[Start of section]

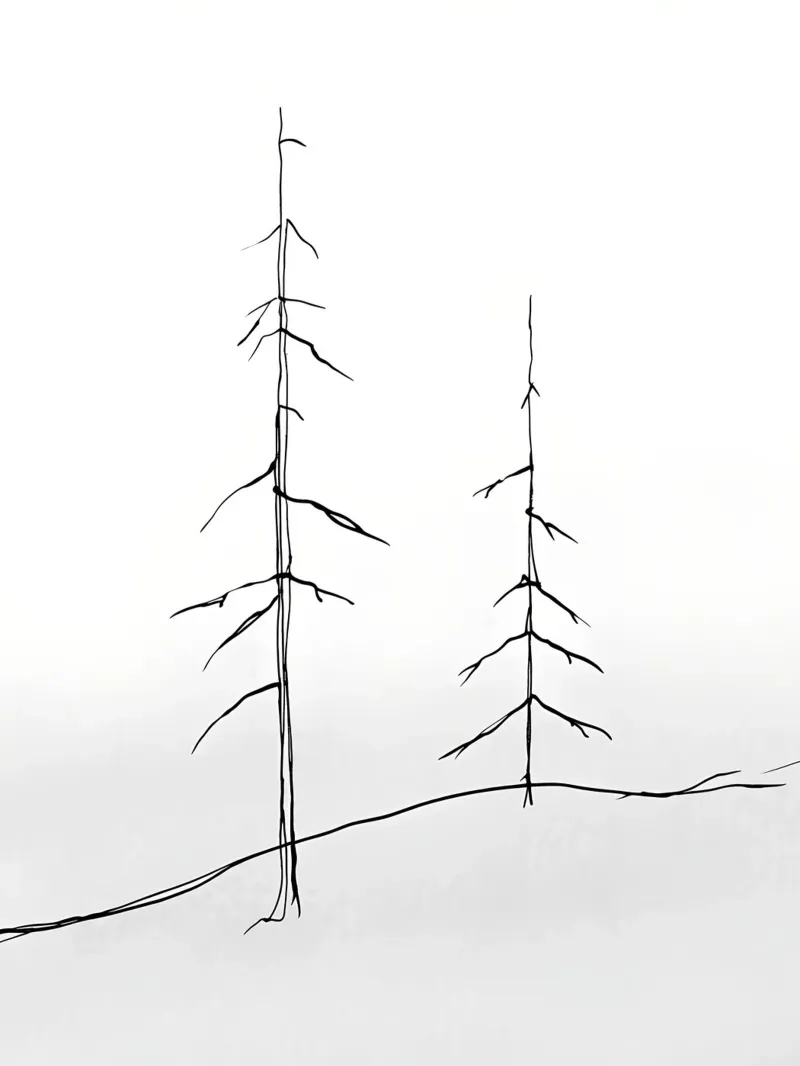 Alberi spogli Disegno lineare minimalista poster da Viv Line Art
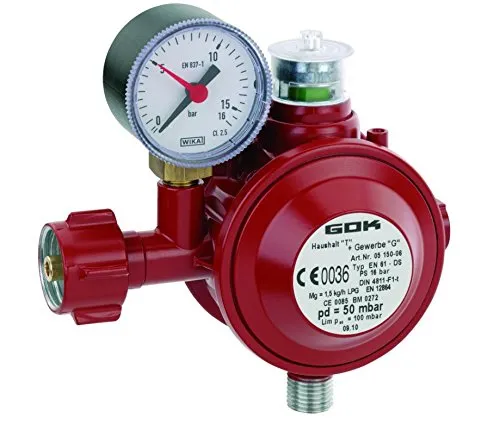 GOK Haushaltsregler, Betriebsdruck:50 mbar Abgang 90° von GOK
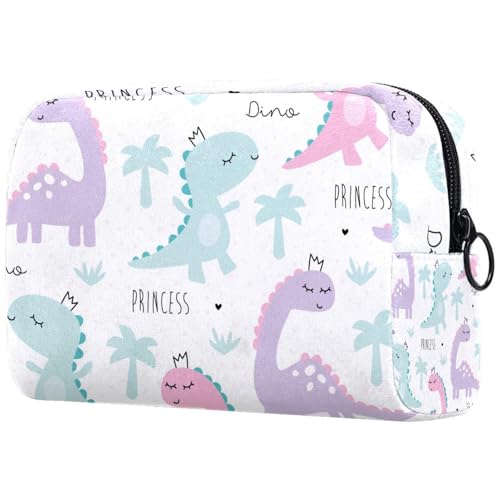 Niedliche Dinosaurier-Kosmetiktasche für Damen, Reise-Kulturbeutel, große Make-up-Tasche, praktische Tasche mit Reißverschluss, multi, 18.5x7.5x13cm/7.3x3x5.1in, Kulturbeutel von VAPOKF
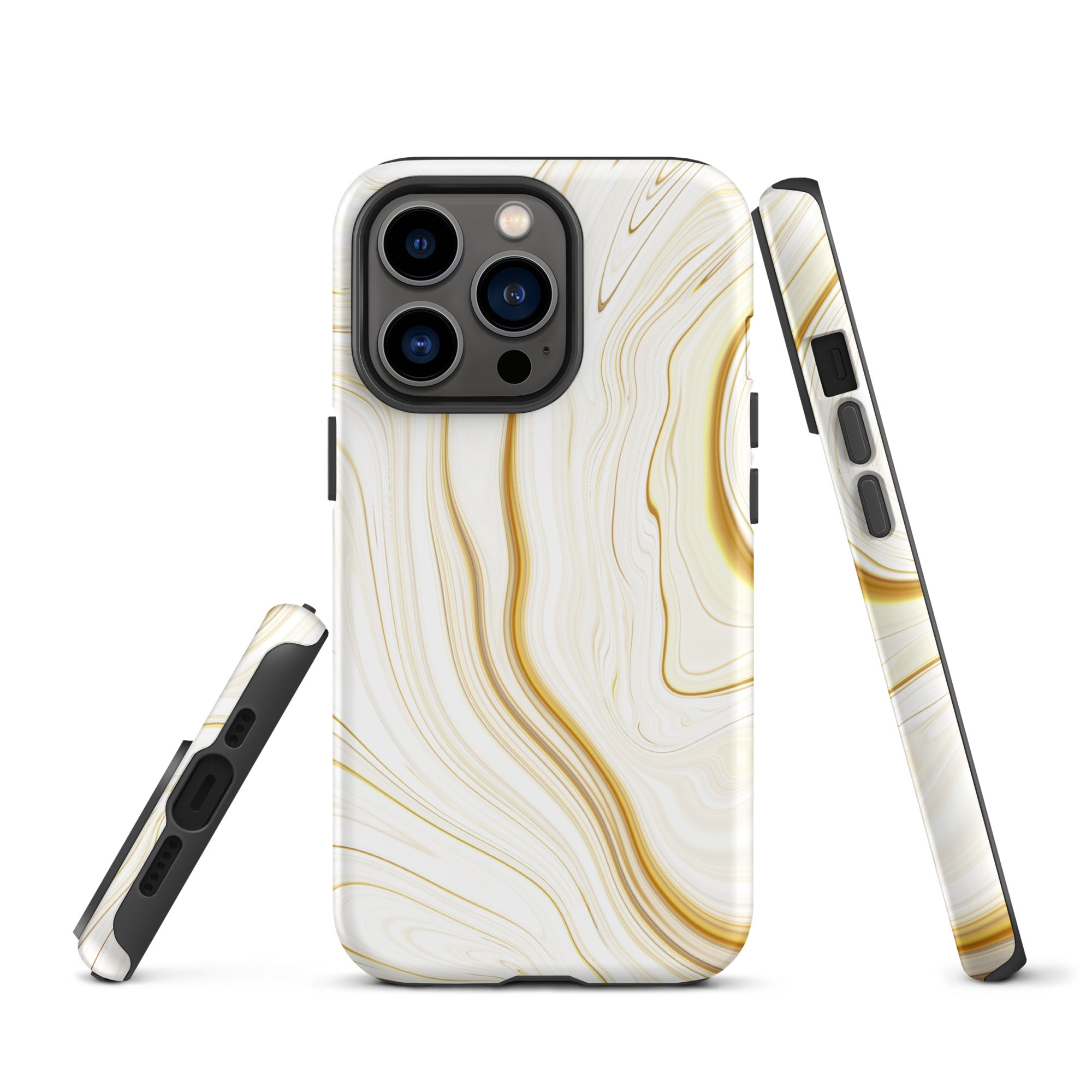 Tough Case for iPhone®- Liquid Gold Marble White
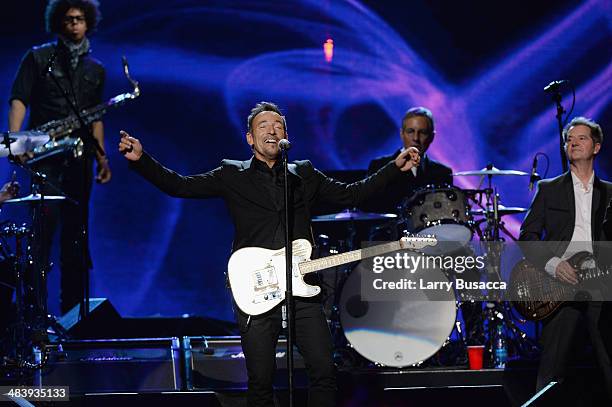 Bruce Springsteen and inductees Max Weinberg and Garry Tallent of the E Street Band perform onstage at the 29th Annual Rock And Roll Hall Of Fame...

[End of section]

TASK:
Reproduce the text of each entry above verbatim, leaving out the pictures.

OUTPUT:
 Alberi spogli Disegno lineare minimalista poster da Viv Line Art
 GOK Haushaltsregler, Betriebsdruck:50 mbar Abgang 90° von GOK
 Niedliche Dinosaurier-Kosmetiktasche für Damen, Reise-Kulturbeutel, große Make-up-Tasche, praktische Tasche mit Reißverschluss, multi, 18.5x7.5x13cm/7.3x3x5.1in, Kulturbeutel von VAPOKF
 Tough Case for iPhone®- Liquid Gold Marble White
 Bruce Springsteen and inductees Max Weinberg and Garry Tallent of the E Street Band perform onstage at the 29th Annual Rock And Roll Hall Of Fame...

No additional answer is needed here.